Chinese factories fight a wages inferno

As fears grow over the end to an era of cheap Chinese goods, Beijing is importing North Korean workers to take the heat off wages. But it's a solution that can't last forever.

China is short of people. More specifically, there is a shortage of skilled labour, a trend that is driving wages higher and threatening to undermine China’s international competitiveness – especially when compared to low wage competitors such as India, Vietnam and Indonesia.

As a result, China is opening its doors to targeted immigration specifically for the purpose of providing cheap labour as it tries to dampen the wages boom. Workers from North Korea are being allowed and encouraged to go to China and to work for wages around $US200 to $US300 a month, a rate some 60 per cent lower than locals are paid.

In recent months, China has allowed around 40,000 "industrial student” visas for North Korean workers to work in Chinese factories and mines. Various press reports suggest that by the end of 2012, there will be 120,000 North Korean industrial student workers in China.

North Korea allows its citizens to participate because of the boost to incomes for those involved, including the benefits that come with the repatriation of cash back home. North Koreans factory wages are around $US110 a month, making the move to China potentially lucrative. For the Chinese authorities, these workers are a type of quick fix to the labour shortage problem.

Not only are labour costs in China well above those in emerging Asian economies, but current estimates suggest that factory wages in China are set to rise above those in Mexico and will overtake those in Brazil if current trends continue for the next few years. This could present additional problems for China given the close trade ties Mexico and Brazil have with the US.

China’s unrelenting economic boom over the last two decades means that strong real wages growth is inevitable. It is also a highly desirable aspect of China’s industrialisation as the benefits of the boom are shared, but there are some consequences for its long-run competitiveness. As this unfolds, there are risks that the global economy could be starting to see the end of the era of falling prices for many manufactured goods from China that helped to keep global inflation low.

While the new Chinese leadership remains committed to strong economic growth, and with that rising incomes, it recognises that the economic boom needs nurturing. In other words, a good old fashioned wage price spiral is to be avoided at all costs.

Average urban wages in China have risen at an annual pace of 12 per cent so far in 2012, a little below the 14.4 per cent rise of 2011 and 13.3 per cent in 2010. Part of this moderation is due to the fact the economy has slowed and inflation is decelerating, both of which have lessened wage demands. That said, at a time when inflation is around 2 per cent, 12 per cent wages growth is clearly very hot.

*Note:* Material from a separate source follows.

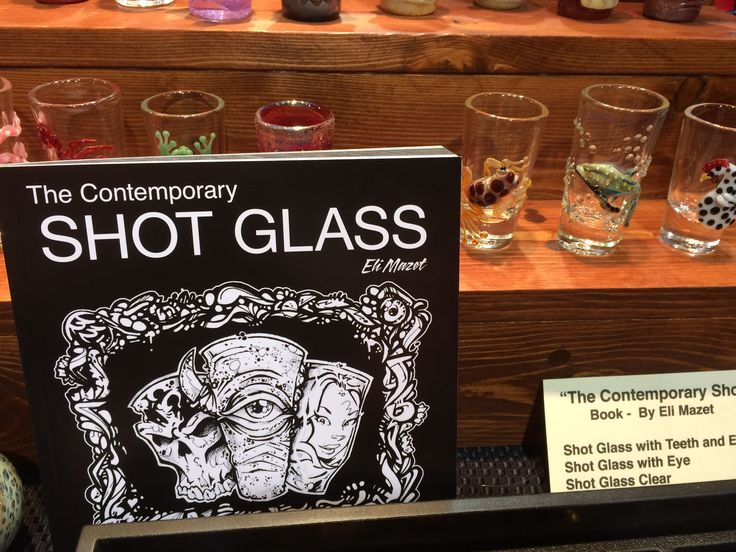 A big beautiful book full of photos of artisan glass shot glasses from all over the world, by Eli Mazet, Mazet Studios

Over time, such wage gains are unsustainable. High wages growth at a time of slow economic demand, particularly in the global economy, also eats away at company profits. The surge in wage costs is an important reason why the Shanghai Composite stock index has been one of the weakest stock markets in the world in the last few years. The Shanghai Composite index remains weak, having fallen around 30 per cent since the start of 2011, and it is down around 65 per cent since the peak in late 2007.

But herein lies the possible dilemma for China. Economic policy is being set to drive GDP growth at around 7 per cent per annum for the next decade, a growth rate that will inevitably lift living standards and real wages. At the same time, productivity must rise rapidly if the loss in competitiveness from higher wages is to be contained. On that score, education, skills development and the adaption of technology will help unpin productivity growth, but the race between wages growth and productivity is currently very close.

The rise in wages growth is not all bad news. On the contrary, the surge in real wages has obvious benefits. It is part of the long-run rebalancing of the economy towards domestic demand with higher personal consumption a major beneficiary of strong wages growth. Rising wages and living standards also supports spending on education, a vital element behind higher productivity. Politically, rising wages helps keep the population happy and lessens the risk of social unrest.

China’s economic boom continues to roll on. It is good news. That said, there are some risks that flow from it, particularly from wages costs and skills shortages. The scope for North Korea to keep on providing cheap labour can only go so far. The challenge for policy makers will be to increasingly link wages growth to productivity or to keep a lid on wages via some other means. It is a challenge that Australia and the rest of the world hopes China gets right.